TASK PROMPT:
Give only the lines from the one containing "Does the neighboring" through the end of the material below, exactly as written.

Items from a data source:
☆ ☆ ☆ ☆

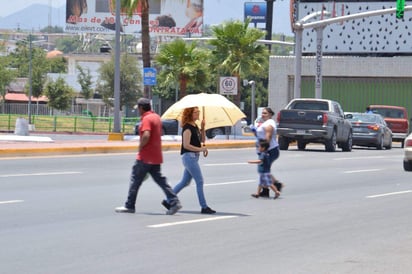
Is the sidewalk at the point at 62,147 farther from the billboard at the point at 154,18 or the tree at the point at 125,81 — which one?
the billboard at the point at 154,18

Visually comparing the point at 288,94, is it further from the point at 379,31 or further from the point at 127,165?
the point at 127,165

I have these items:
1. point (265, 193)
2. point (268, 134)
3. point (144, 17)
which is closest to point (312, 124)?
point (144, 17)

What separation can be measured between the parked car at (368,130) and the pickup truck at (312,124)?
3.25m

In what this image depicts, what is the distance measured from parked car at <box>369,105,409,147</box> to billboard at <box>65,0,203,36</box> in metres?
49.5

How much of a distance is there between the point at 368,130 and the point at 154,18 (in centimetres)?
5952

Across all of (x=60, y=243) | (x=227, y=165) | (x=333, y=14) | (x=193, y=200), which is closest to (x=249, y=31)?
(x=333, y=14)

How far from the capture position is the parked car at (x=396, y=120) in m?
48.1

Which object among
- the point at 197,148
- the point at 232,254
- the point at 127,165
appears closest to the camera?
the point at 232,254

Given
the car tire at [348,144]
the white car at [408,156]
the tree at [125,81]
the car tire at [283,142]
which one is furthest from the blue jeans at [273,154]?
the tree at [125,81]

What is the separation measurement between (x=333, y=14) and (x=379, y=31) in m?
3.06

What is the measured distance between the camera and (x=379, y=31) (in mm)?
63844

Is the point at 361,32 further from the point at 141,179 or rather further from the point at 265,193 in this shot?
the point at 141,179

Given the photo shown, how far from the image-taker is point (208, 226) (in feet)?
46.6

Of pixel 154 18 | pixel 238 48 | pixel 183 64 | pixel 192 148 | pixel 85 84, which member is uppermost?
pixel 154 18
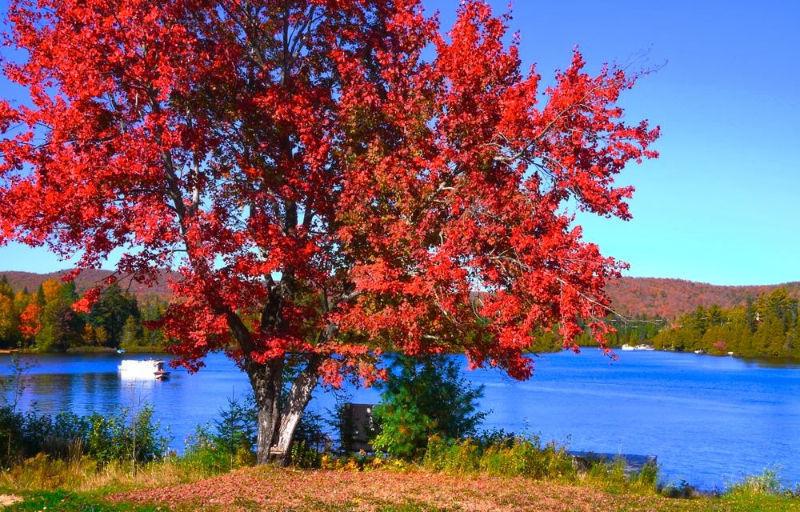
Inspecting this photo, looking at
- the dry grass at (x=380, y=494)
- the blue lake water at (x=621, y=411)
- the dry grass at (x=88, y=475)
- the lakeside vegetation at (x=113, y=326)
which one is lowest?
the blue lake water at (x=621, y=411)

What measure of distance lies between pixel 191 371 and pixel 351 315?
4.12 metres

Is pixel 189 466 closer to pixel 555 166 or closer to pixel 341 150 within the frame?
pixel 341 150

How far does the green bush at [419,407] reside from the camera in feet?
47.5

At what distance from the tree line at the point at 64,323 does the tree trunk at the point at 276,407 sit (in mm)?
85133

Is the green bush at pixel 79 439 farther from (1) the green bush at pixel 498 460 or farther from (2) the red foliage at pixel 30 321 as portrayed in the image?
(2) the red foliage at pixel 30 321

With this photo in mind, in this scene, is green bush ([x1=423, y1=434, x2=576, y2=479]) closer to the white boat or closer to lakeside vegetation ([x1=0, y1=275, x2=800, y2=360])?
the white boat

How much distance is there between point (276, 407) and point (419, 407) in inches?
112

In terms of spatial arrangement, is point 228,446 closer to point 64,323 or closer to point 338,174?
point 338,174

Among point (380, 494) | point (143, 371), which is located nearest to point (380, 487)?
point (380, 494)

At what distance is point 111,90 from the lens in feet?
39.0

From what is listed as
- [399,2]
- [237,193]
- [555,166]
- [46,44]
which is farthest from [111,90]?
[555,166]

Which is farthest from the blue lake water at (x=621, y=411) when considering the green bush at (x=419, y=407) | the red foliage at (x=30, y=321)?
the red foliage at (x=30, y=321)

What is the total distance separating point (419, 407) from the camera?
48.4 ft

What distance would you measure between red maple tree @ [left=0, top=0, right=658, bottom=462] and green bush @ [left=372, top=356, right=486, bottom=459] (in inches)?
58.1
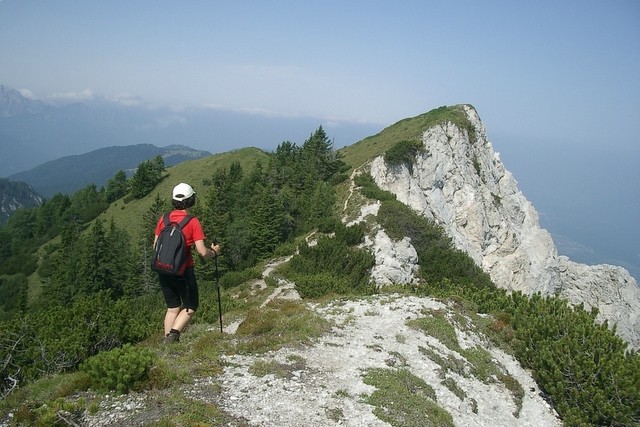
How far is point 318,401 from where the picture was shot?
9.48 metres

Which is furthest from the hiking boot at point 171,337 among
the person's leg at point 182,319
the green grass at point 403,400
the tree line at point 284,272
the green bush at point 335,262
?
the green bush at point 335,262

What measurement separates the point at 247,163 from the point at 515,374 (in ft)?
266

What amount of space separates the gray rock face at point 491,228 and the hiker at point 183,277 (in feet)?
153

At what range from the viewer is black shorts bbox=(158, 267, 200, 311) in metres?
9.67

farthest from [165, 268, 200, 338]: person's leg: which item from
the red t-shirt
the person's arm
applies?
the red t-shirt

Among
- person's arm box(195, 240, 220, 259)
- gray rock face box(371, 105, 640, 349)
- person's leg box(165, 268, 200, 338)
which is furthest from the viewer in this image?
gray rock face box(371, 105, 640, 349)

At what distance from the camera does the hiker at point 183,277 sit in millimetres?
9234

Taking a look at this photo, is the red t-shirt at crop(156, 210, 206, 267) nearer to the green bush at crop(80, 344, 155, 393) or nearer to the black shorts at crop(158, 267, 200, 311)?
the black shorts at crop(158, 267, 200, 311)

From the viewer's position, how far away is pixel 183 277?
31.6 feet

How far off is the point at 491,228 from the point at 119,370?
205 feet

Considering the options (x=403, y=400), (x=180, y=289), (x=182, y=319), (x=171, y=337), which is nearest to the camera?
(x=180, y=289)

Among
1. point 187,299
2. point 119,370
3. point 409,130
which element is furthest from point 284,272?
point 409,130

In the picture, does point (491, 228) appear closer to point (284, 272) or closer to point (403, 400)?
point (284, 272)

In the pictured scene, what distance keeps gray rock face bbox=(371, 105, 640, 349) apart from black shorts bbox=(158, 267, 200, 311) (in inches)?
1843
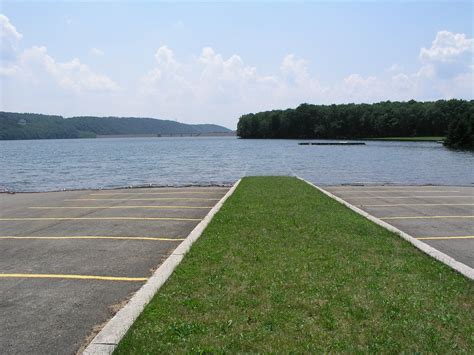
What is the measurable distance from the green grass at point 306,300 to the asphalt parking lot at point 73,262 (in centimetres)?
89

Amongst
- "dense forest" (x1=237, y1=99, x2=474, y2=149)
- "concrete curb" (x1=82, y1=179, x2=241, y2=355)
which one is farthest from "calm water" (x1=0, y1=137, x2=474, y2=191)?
"dense forest" (x1=237, y1=99, x2=474, y2=149)

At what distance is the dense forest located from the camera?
148 metres

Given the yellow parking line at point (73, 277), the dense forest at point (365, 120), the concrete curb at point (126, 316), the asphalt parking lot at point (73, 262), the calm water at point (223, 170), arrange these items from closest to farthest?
the concrete curb at point (126, 316)
the asphalt parking lot at point (73, 262)
the yellow parking line at point (73, 277)
the calm water at point (223, 170)
the dense forest at point (365, 120)

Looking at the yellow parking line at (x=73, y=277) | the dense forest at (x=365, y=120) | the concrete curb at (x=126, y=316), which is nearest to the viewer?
the concrete curb at (x=126, y=316)

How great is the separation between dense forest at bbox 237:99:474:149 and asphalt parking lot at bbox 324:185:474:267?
A: 12485 centimetres

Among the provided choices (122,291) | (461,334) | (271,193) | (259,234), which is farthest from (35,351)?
(271,193)

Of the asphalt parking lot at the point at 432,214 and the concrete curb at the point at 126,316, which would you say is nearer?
the concrete curb at the point at 126,316

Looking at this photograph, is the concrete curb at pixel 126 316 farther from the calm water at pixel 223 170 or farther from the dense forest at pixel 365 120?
the dense forest at pixel 365 120

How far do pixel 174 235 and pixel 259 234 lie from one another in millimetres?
2319

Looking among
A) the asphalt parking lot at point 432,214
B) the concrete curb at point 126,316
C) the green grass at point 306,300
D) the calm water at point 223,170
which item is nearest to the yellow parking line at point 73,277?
the concrete curb at point 126,316

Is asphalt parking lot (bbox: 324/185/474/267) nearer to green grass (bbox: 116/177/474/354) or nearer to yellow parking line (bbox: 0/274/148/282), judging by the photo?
green grass (bbox: 116/177/474/354)

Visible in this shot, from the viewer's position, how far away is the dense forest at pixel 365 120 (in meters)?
148

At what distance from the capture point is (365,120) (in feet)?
545

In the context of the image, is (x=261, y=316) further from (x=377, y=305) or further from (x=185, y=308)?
(x=377, y=305)
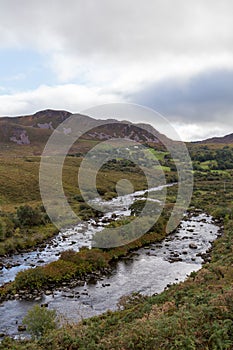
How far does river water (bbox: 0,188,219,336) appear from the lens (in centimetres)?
2066

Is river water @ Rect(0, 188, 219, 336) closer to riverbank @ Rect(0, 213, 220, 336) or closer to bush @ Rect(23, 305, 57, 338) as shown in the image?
riverbank @ Rect(0, 213, 220, 336)

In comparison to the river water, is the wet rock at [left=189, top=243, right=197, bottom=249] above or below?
above

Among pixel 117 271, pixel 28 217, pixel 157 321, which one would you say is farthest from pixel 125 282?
pixel 28 217

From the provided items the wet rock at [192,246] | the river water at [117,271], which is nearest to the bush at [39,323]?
the river water at [117,271]

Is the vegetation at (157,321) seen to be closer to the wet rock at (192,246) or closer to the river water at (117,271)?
the river water at (117,271)

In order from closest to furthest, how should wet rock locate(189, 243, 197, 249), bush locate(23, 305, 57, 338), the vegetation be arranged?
the vegetation
bush locate(23, 305, 57, 338)
wet rock locate(189, 243, 197, 249)

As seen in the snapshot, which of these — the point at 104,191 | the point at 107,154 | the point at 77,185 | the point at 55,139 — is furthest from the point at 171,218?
the point at 55,139

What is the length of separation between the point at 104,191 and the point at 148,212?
3016 cm

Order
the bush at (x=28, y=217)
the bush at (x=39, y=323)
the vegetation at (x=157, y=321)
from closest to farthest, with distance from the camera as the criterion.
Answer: the vegetation at (x=157, y=321) < the bush at (x=39, y=323) < the bush at (x=28, y=217)

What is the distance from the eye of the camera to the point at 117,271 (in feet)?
92.3

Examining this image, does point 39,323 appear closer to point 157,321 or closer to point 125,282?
point 157,321

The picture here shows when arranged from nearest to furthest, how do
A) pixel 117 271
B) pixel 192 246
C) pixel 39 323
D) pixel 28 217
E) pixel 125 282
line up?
1. pixel 39 323
2. pixel 125 282
3. pixel 117 271
4. pixel 192 246
5. pixel 28 217

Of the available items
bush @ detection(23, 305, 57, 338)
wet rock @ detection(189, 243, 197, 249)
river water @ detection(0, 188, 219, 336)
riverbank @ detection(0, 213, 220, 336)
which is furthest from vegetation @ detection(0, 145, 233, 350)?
wet rock @ detection(189, 243, 197, 249)

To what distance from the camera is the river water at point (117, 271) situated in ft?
67.8
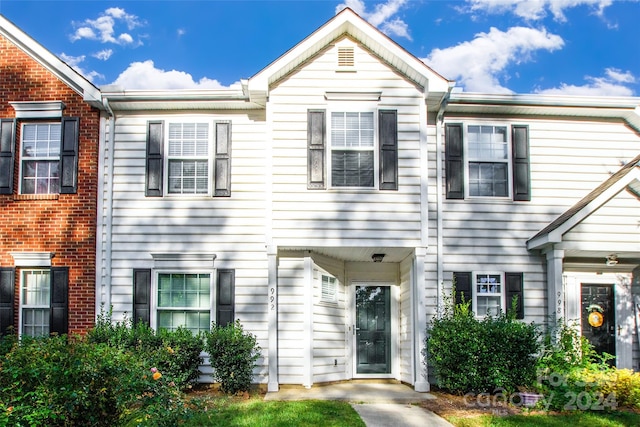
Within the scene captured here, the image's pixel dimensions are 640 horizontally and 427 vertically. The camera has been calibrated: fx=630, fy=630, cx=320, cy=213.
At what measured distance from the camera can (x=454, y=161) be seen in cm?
1247

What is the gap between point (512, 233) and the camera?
40.8 ft

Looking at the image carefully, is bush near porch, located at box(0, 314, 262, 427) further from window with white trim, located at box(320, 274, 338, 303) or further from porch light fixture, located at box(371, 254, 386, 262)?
porch light fixture, located at box(371, 254, 386, 262)

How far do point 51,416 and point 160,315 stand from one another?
6.15 metres

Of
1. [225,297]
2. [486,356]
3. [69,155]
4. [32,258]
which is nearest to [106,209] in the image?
[69,155]

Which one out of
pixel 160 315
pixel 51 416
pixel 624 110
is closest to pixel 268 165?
pixel 160 315

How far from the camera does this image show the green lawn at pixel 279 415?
830 centimetres

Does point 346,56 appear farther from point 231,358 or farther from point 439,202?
point 231,358

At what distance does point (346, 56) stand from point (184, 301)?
18.4 ft

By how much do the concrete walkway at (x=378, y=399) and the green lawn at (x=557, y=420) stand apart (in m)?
0.43

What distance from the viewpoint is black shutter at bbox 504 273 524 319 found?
12227 millimetres

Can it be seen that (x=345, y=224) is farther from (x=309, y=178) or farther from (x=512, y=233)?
(x=512, y=233)

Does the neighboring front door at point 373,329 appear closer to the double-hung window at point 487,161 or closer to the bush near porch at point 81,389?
the double-hung window at point 487,161

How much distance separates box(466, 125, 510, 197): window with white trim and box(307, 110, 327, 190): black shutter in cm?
307

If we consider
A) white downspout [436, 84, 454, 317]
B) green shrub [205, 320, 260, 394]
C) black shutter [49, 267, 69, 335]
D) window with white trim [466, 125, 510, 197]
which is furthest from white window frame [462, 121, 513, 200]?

☆ ☆ ☆ ☆

EXERCISE RESULT:
Does the neighboring front door at point 373,329 appear closer to the double-hung window at point 487,161 or closer to the bush near porch at point 81,389?
the double-hung window at point 487,161

How much distance separates box(466, 125, 510, 197): window with white trim and box(307, 110, 327, 190): black shutter in cm?
307

If we consider
A) white downspout [436, 84, 454, 317]
B) green shrub [205, 320, 260, 394]
C) black shutter [49, 267, 69, 335]
D) window with white trim [466, 125, 510, 197]
which is furthest from white window frame [462, 121, 513, 200]?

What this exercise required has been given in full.